The door swung open, and Callahan entered the room wearing his evening attire. No man had a right to look that beautiful while she stood there still half-dressed and frustrated. She took her time looking at him. The width of his shoulders, the perfect fit across his chest, the way his hands hung relaxed at his sides. Everything about him was precise. Deadly.
“Don’t just stand there,” she said, turning to show him her back. “Make yourself useful.”
He closed the distance between them without a word. His fingers were warm against her skin as they worked each button. When he reached the middle of her back, he paused.
“Here . . .” His touch lingered over the bandages he’d re-wrapped that morning. “Does it pain you?”
“No more than the rest.”
She’d had worse. She’d survived worse.
Callahan’s arms slid around her waist from behind, drawing her against his chest. She stiffened instinctively, braced for . . . something.
But he only held her more firmly and rested his chin on her shoulder.
“Nervous?”
“Cautious,” she corrected. Nervous was what normal women felt before balls. Cautious was what kept you alive when someone wanted to carve into you. “There’s a difference.”
“Is there? Given what happened with Favreau—”
“Don’t.” She made her face blank, wiped away every trace of emotion like she’d been taught. Like she’d taught herself. “We have work to do. Nothing else signifies. My feelings are irrelevant.”

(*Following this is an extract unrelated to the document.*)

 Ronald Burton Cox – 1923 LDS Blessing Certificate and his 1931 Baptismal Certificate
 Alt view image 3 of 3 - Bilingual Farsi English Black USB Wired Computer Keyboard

Callahan said nothing. His palm glided over her shoulder. Those fingers grazed down, down, catching on the edge of her bodice. He pushed the fabric aside, exposing the bandage covering his initials carved into her skin.

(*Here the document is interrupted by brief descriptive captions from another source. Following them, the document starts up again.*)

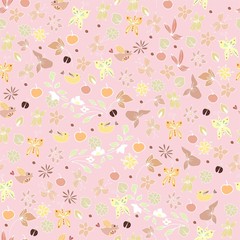 Hand Drawn Colored Summer Seamless Pattern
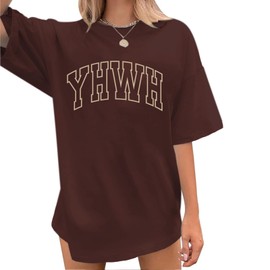 Lubpow Christian Shirts for Women Oversized YHWH Tshirts Jesus Faith T Shirt Inspirational Tees Casual Bible Verse Tops(Coffee,M)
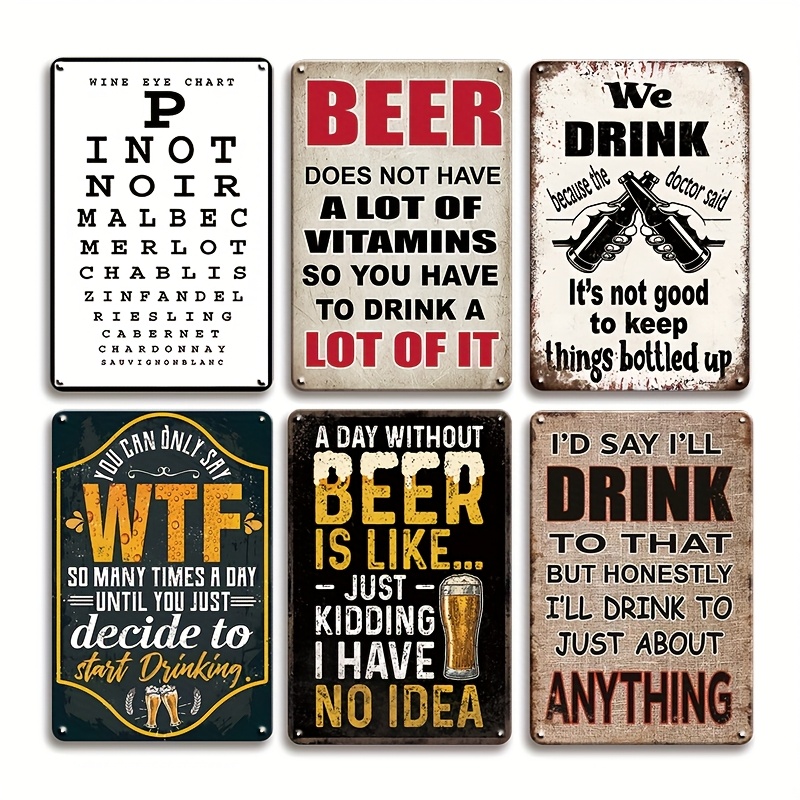 Beer And Wine Quote - 1개 빈티지 2D 플랫 재미있는 맥주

“Your feelings are never irrelevant,” Callahan said softly. “Not to me.”
Something broke inside her chest. It felt like hunger, like thirst – like wanting something so badly it made you stupid. She’d spent years running from this feeling, this need to belong to someone who might throw her away. It was the oldest hurt, this wanting.
She’d built her walls so high, and somehow he kept finding ways over them, under them, through them. The gravity between them terrified her. It was like standing at the precipice of a cliff with the wind at her back.
She could see the bottom. Could see exactly how far she’d fall if she let herself love this man.
How much it would destroy her when it all went wrong.
“There are perhaps a dozen highly trained operatives in this building,” he continued. “All of them are dedicated to keeping you safe. More to the point, I would cut down a hundred men before I let them lay a finger on you.”
Isabel squeezed her eyes shut, allowing herself a final, selfish instant of weakness. She let herself imagine, just for a moment, what it might feel like to let his hands peel away the thorns and armour. To be held and cherished and remade into some soft new shape.